(RNS) — On May 31, just before protests over the killing of George Floyd pushed COVID-related news onto the back burner, the U.S. Supreme Court declined to grant an injunction sought by a Pentecostal church in California to suspend Gov. Gavin Newsom’s requirement that in-person worship be held to 25% of building capacity or 100 attendees.
The court was narrowly divided 5-4, with Chief Justice John Roberts siding with the four-member liberal wing in a written concurrence opposed by a written dissent from Justice Brett Kavanaugh.
Since restrictions on in-person worship have eased by now in California and other places around the country, this might not seem like a big deal. But by siding with the government in the hot religious liberty issue of the past few months, Roberts makes clear that his vote is no sure thing for the conservative side in the religious liberty cases the court will decide in the coming weeks.
Arguing that California’s guidelines “appear consistent with the Free Exercise Clause,” Roberts wrote:
Similar or more severe restrictions apply to comparable secular gatherings, including lectures, concerts, movie showings, spectator sports, and theatrical performances, where large groups of people gather in close proximity for extended periods of time. And the Order exempts or treats more leniently only dissimilar activities, such as operating grocery stores, banks, and laundromats, in which people neither congregate in large groups nor remain in close proximity for extended periods.
For his part, Kavanaugh ignored Roberts’ comparisons and simply asserted that by allowing people to frequent those places which Roberts judged dissimilar, California was unconstitutionally discriminating against religion.
Kavanaugh’s dissent, which was joined by Justices Clarence Thomas and Neil Gorsuch, is a good example of the spiritual libertarianism rampant on the right these days. It follows the conservative Christian Legal Society’s recent claim that “the First Amendment right for religious congregations to assemble is unalienable and fundamental” — effectively proof against any government restriction.
By contrast, Roberts emphasizes the government’s particular responsibility for guaranteeing public safety, stating, “The precise question of when restrictions on particular social activities should be lifted during the pandemic is a dynamic and fact-intensive matter subject to reasonable disagreement.”
How far Roberts is willing to let secular law supersede religious desire will shortly be on display in three Supreme Court decisions.
In Espinoza v. Montana Department of Revenue, several low-income mothers were denied state scholarship funds for use at a Christian school based on a state constitutional prohibition of “direct or indirect” public funding of religiously affiliated educational programs. The court will decide whether that prohibition violates the U.S. Constitution.
In Little Sisters of the Poor and Saints Peter and Paul Home v. Pennsylvania and New Jersey, two states are contesting a Trump administration rule allowing broad religious and moral exemptions to the Affordable Care Act’s mandate that health insurance policies provide women with free contraceptive care. The court will decide whether the states are entitled to challenge the rule and, if they are, whether the administration acted lawfully in establishing it.

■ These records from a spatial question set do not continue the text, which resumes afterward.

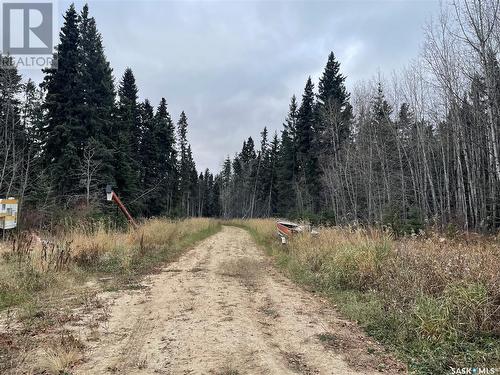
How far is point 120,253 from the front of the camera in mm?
9969

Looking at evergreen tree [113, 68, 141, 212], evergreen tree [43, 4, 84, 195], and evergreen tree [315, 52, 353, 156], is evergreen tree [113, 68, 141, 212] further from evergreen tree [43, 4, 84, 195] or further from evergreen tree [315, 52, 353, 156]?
evergreen tree [315, 52, 353, 156]

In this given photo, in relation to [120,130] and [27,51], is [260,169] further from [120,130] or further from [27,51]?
[27,51]

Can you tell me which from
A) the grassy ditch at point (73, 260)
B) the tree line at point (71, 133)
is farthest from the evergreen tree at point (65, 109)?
the grassy ditch at point (73, 260)

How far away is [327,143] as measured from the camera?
33125 millimetres

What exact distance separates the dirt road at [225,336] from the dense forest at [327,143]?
7.17m

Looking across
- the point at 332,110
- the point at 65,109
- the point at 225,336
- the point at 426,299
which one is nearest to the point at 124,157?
the point at 65,109

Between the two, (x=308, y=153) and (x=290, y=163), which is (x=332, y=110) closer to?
(x=308, y=153)

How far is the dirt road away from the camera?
3.56m

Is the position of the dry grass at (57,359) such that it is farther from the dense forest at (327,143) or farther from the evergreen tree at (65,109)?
the evergreen tree at (65,109)

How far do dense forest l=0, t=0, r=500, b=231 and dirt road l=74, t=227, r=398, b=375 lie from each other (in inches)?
282

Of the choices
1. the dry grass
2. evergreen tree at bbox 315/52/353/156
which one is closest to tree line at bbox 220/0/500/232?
evergreen tree at bbox 315/52/353/156

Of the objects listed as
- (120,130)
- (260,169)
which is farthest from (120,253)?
(260,169)

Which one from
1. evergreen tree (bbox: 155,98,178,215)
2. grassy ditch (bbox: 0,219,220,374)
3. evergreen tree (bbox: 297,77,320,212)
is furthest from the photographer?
evergreen tree (bbox: 155,98,178,215)

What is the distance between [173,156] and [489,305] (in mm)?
41794
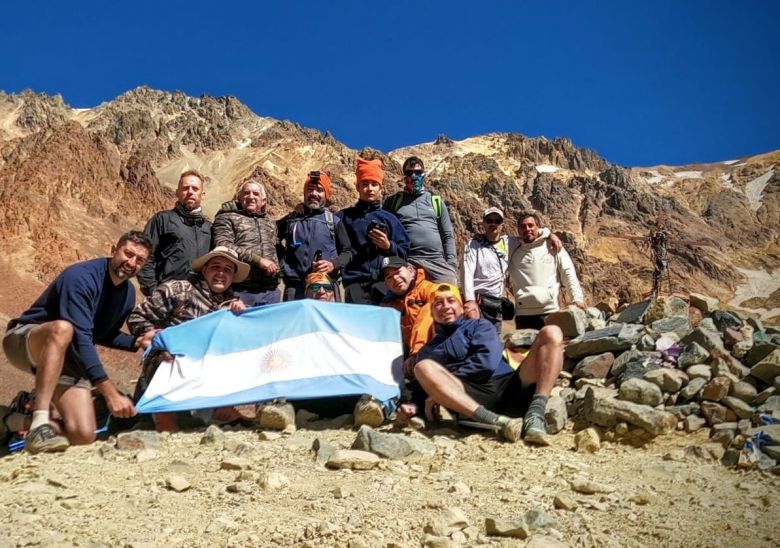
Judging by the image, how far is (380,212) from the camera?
6691mm

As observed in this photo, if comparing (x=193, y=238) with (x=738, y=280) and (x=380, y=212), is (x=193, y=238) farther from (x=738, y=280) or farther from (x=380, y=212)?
(x=738, y=280)

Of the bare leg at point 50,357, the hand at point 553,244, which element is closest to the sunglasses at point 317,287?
the bare leg at point 50,357

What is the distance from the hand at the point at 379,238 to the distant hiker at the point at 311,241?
13.2 inches

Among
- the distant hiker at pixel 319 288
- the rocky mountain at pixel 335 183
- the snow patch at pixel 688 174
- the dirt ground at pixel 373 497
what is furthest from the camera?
the snow patch at pixel 688 174

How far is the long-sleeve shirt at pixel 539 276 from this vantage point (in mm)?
6973

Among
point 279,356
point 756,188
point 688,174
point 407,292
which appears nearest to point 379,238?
point 407,292

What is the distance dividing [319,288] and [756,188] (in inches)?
4883

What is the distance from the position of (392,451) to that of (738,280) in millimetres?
84387

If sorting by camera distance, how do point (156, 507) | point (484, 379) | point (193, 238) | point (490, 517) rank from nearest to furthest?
1. point (490, 517)
2. point (156, 507)
3. point (484, 379)
4. point (193, 238)

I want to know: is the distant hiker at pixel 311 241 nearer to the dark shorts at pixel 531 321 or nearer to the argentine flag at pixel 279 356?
the argentine flag at pixel 279 356

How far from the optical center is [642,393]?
547 centimetres

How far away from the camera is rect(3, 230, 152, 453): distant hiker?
5.08 metres

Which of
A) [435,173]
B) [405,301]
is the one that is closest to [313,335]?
[405,301]

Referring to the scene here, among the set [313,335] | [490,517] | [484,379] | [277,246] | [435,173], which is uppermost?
[435,173]
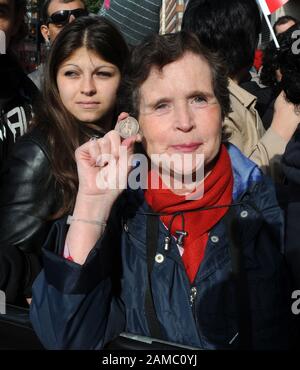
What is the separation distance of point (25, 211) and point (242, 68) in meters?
1.37

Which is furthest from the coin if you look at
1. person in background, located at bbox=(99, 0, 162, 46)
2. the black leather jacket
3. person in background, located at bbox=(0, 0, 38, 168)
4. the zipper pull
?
person in background, located at bbox=(99, 0, 162, 46)

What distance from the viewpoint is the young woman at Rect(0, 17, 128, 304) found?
177cm

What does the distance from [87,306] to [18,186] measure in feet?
1.89

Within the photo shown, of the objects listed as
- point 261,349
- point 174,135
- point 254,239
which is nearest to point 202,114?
point 174,135

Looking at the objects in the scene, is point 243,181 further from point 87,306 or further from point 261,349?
point 87,306

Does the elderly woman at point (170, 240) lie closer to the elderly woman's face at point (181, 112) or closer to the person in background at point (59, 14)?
the elderly woman's face at point (181, 112)

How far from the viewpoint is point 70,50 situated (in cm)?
224

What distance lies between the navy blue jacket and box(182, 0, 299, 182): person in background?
607mm

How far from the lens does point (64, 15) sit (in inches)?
151

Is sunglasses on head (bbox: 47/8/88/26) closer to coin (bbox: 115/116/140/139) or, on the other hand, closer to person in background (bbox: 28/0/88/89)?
person in background (bbox: 28/0/88/89)

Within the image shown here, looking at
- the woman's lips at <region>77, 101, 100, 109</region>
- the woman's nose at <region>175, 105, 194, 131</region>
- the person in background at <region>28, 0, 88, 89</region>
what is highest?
the woman's nose at <region>175, 105, 194, 131</region>

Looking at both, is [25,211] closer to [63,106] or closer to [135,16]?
[63,106]

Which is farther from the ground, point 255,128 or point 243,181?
point 243,181

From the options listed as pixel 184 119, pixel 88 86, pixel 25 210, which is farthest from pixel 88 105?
pixel 184 119
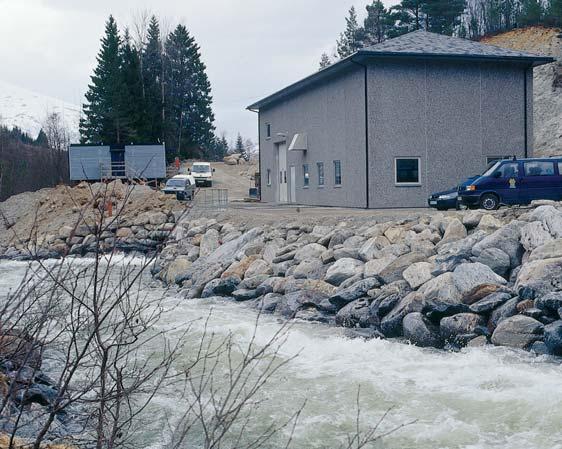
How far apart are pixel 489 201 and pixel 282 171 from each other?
17.2m

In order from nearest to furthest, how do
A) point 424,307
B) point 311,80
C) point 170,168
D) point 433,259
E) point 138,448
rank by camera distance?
point 138,448
point 424,307
point 433,259
point 311,80
point 170,168

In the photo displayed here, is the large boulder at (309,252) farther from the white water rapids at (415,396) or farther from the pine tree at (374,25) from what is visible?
the pine tree at (374,25)

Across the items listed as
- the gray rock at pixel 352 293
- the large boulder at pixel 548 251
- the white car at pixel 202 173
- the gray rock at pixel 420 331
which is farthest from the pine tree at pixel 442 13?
the gray rock at pixel 420 331

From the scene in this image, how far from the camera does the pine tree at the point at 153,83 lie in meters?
63.3

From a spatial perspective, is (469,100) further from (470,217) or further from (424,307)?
(424,307)

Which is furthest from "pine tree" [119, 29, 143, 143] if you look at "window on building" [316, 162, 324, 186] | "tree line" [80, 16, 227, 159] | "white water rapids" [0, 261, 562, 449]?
"white water rapids" [0, 261, 562, 449]

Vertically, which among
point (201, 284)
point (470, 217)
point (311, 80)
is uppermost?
point (311, 80)

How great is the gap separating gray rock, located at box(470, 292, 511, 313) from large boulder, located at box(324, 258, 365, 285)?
3530 millimetres

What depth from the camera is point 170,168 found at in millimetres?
64375

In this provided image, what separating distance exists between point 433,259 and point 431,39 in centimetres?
1590

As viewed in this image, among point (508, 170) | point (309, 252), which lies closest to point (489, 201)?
point (508, 170)

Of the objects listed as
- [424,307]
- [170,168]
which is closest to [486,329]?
[424,307]

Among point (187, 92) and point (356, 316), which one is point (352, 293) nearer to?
point (356, 316)

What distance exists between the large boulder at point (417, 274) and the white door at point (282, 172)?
21369 millimetres
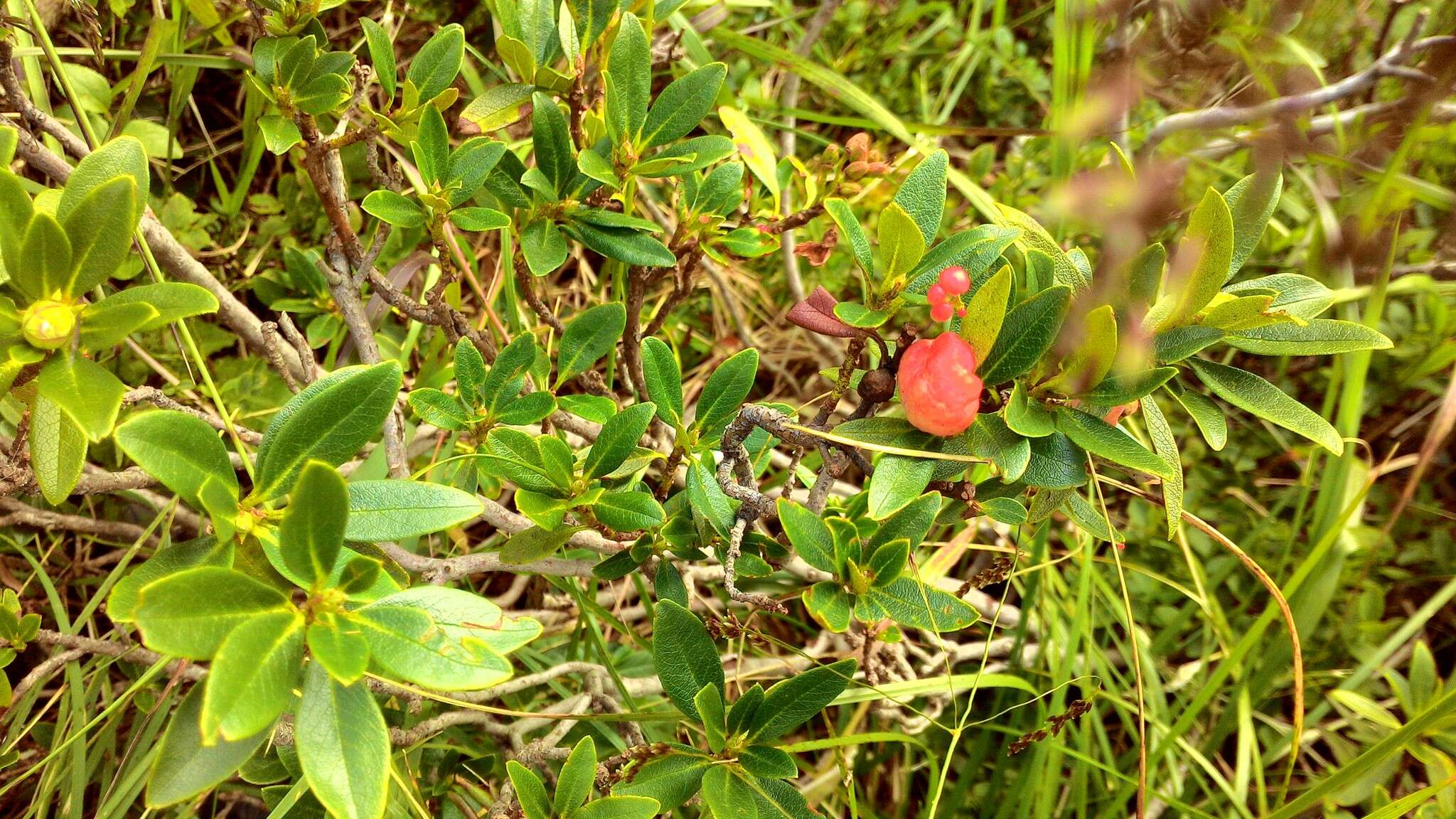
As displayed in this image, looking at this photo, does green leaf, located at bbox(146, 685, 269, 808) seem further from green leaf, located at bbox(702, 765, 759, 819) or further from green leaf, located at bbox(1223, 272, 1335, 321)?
green leaf, located at bbox(1223, 272, 1335, 321)

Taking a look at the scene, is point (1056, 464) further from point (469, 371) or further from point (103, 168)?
point (103, 168)

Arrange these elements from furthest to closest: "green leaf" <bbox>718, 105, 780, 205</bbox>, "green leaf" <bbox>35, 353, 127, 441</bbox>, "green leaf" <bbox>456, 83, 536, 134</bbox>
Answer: "green leaf" <bbox>718, 105, 780, 205</bbox> → "green leaf" <bbox>456, 83, 536, 134</bbox> → "green leaf" <bbox>35, 353, 127, 441</bbox>

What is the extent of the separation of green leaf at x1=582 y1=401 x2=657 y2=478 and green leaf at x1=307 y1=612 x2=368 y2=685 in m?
0.36

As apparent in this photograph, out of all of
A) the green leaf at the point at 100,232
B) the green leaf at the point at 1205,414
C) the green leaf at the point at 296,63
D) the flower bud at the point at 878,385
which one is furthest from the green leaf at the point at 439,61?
the green leaf at the point at 1205,414

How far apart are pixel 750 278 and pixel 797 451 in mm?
1150

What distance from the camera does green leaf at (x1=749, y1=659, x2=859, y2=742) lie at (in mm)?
1028

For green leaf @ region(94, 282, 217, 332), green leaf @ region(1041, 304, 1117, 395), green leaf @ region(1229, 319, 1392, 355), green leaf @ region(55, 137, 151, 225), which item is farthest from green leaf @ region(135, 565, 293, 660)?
green leaf @ region(1229, 319, 1392, 355)

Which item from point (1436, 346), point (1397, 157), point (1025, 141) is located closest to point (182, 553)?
point (1397, 157)

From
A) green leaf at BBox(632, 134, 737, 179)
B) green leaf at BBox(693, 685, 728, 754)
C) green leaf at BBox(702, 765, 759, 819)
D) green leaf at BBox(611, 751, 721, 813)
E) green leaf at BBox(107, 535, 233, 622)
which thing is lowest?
green leaf at BBox(611, 751, 721, 813)

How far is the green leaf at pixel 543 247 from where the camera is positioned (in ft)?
3.59

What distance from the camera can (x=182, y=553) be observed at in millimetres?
799

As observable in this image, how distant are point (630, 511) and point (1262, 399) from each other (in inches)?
28.9

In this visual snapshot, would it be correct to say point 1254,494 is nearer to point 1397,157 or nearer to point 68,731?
point 1397,157

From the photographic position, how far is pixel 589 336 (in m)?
1.21
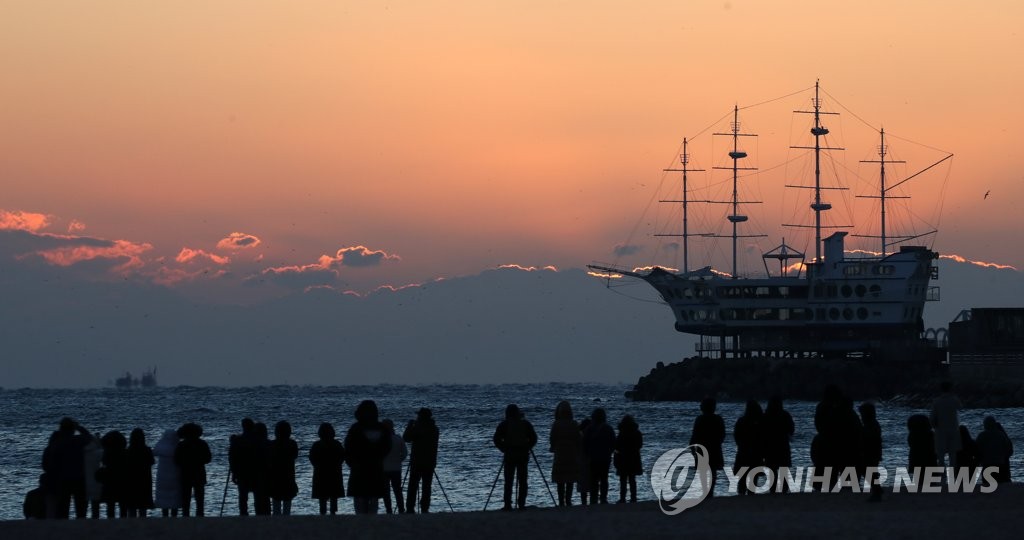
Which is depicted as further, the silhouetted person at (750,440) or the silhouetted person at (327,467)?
the silhouetted person at (750,440)

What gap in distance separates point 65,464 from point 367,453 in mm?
4200

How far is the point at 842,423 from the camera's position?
21.8m

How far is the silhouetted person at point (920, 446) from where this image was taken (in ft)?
76.4

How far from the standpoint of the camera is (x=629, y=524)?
19609mm

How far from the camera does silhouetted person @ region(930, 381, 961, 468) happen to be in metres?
22.9

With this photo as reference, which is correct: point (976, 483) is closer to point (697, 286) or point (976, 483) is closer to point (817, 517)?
point (817, 517)

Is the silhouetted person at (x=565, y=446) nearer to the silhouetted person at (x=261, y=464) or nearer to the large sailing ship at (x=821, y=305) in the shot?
the silhouetted person at (x=261, y=464)

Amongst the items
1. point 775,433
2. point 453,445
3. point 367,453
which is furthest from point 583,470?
point 453,445

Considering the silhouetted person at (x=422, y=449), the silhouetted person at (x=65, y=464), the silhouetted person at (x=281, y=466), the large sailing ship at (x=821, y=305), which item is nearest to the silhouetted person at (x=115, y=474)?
the silhouetted person at (x=65, y=464)

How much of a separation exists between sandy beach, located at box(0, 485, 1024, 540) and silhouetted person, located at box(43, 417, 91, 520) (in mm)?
1484

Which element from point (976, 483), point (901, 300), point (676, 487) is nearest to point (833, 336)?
Answer: point (901, 300)

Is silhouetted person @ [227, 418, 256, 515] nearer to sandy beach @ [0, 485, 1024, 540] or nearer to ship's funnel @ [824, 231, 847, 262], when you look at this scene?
sandy beach @ [0, 485, 1024, 540]

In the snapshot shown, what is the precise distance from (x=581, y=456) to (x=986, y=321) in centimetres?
8672

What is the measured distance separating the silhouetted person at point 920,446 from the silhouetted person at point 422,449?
718cm
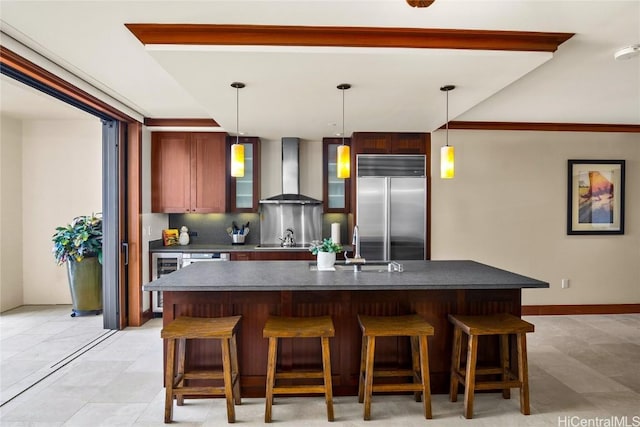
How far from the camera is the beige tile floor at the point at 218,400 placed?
256 cm

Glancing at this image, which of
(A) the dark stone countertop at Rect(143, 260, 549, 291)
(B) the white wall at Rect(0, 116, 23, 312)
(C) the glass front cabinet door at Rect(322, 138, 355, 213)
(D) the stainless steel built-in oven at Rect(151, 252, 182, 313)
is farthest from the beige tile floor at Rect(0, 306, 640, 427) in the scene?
(C) the glass front cabinet door at Rect(322, 138, 355, 213)

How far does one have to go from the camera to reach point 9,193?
17.1 ft

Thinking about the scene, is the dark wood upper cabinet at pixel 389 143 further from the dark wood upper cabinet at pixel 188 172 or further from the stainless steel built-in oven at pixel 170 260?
the stainless steel built-in oven at pixel 170 260

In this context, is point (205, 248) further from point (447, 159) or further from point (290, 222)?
point (447, 159)

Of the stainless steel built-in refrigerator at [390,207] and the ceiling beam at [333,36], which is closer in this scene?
the ceiling beam at [333,36]

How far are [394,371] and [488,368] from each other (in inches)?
27.5

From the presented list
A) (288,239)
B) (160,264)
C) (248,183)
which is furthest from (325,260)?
(160,264)

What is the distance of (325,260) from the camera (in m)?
3.13

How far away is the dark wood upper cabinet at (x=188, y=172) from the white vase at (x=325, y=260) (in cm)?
249

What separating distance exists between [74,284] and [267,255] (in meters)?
2.52

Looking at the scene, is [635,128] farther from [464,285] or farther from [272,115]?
[272,115]

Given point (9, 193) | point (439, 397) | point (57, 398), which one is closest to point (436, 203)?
point (439, 397)

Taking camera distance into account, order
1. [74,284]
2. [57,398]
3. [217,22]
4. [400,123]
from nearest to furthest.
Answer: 1. [217,22]
2. [57,398]
3. [400,123]
4. [74,284]

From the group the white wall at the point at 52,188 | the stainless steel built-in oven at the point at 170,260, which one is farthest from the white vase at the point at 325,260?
the white wall at the point at 52,188
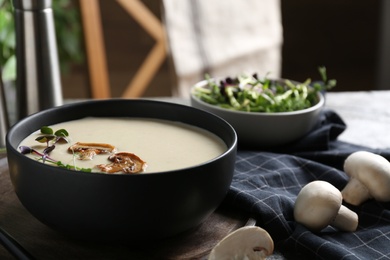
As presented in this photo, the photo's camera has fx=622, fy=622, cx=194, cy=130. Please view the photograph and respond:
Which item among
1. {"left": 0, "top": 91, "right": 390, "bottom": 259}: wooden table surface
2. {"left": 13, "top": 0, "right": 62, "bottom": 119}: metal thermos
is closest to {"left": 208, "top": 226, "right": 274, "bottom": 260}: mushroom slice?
{"left": 0, "top": 91, "right": 390, "bottom": 259}: wooden table surface

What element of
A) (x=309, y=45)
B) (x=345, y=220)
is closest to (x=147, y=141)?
(x=345, y=220)

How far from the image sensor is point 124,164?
84 cm

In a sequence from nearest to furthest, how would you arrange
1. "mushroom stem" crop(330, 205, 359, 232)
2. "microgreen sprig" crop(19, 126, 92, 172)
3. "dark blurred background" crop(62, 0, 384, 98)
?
"microgreen sprig" crop(19, 126, 92, 172) → "mushroom stem" crop(330, 205, 359, 232) → "dark blurred background" crop(62, 0, 384, 98)

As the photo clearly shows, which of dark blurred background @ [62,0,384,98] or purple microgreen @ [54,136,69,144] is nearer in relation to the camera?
purple microgreen @ [54,136,69,144]

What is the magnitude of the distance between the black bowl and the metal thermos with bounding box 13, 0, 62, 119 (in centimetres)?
43

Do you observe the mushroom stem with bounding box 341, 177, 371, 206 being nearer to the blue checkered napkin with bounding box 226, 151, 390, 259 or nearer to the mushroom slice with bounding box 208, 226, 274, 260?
the blue checkered napkin with bounding box 226, 151, 390, 259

In Our Lady of Guadalupe School v. Agnes Morrissey-Berru, a teacher at a Catholic school brought an age discrimination suit, claiming that she was not a “minister” and therefore that the school was not entitled to claim the “ministerial exception” recognized unanimously by the court eight years ago in Hosanna-Tabor Evangelical Lutheran Church & School v. EEOC. The court will decide whether to limit the reach of the exception.
If there’s anywhere that Roberts is likely to show his reluctance to roll over for religious prerogatives, I’d say it’s in Little Sisters. There, the present administration is seeking to weaken the power of the Affordable Care Act to ensure comprehensive health coverage for Americans.
Roberts has stood up for the ACA before. We’ll soon find out if he’ll do it again.